Voltei com esta história! " O Bourchiery" está modificada. Achei melhor assim kkkk

Espero que gostem,boa leitura!!! :)

Capítulo 1 - Agora 21!


Alex

A última lembrança feliz que tenho de minha mãe,ela está usando um vestido branco todo florido de girassóis,cantando alegremente na cozinha,preparando um bolo de chocolate. Lembro-me vagamente de estar brincando com um carrinho em cima da mesa de madeira. Meu pai ainda não tinha terminado o trabalho na fazenda.

Eu sempre tive uma memória feliz dos meus pais e no fundo,desejara ter isso um dia.

O pior dia da minha vida ficou marcado como uma cicatriz profunda. Minha mãe visitou uma amiga que fizera aniversário. Ela voltaria um pouco tarde da noite,deixando eu e minha irmãzinha com minha tia. Meu pai trabalhara até tarde. Horas antes dela chegar,o telefone toca e uma voz masculina do outro lado da linha diz que mamãe sofrera um acidente de carro. Ela morreu na hora.

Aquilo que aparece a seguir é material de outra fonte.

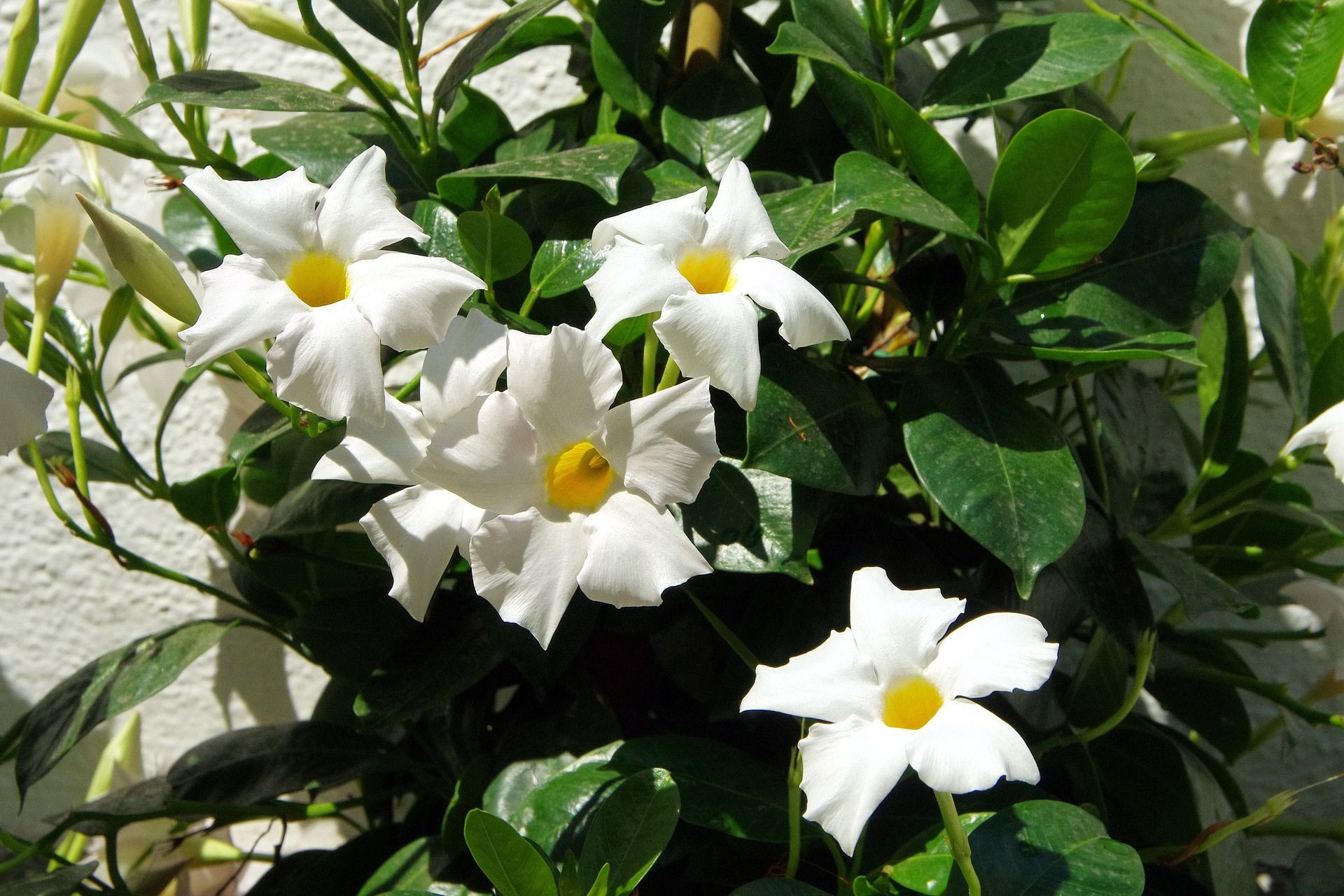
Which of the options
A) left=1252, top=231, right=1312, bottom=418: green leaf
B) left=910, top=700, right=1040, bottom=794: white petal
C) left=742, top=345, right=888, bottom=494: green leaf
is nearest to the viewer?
left=910, top=700, right=1040, bottom=794: white petal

Conforme os dias se passavam,a falta que ela fazia era imensa. Passamos um tempo na casa da tia Susan até meu pai estar preparado para nos criar. Desde cedo tive de aprender as tarefas de casa e a cuidar de Hailee. Meu pai não poderia largar o emprego,estara na melhor época de colheita e precisavamos do dinheiro.

Depois de anos da morte da mamãe,meu pai casou-se novamente com Cecília. Uma doce mulher e com uma filha,Amandla,do primeiro casamento. Um ano depois do casório,a família aumentou,tendo como o mais novo membro, Simon.

Agora,oficialmente maior de idade,poderia ir embora viver minha própria vida,estudar ou fazer qualquer outra coisa. Mas não. Trabalho com meu pai na fazenda,desde os meus oito anos e ainda não pretendo ir embora. Eu não conseguiria deixá-lo. Ou melhor,deixá-los.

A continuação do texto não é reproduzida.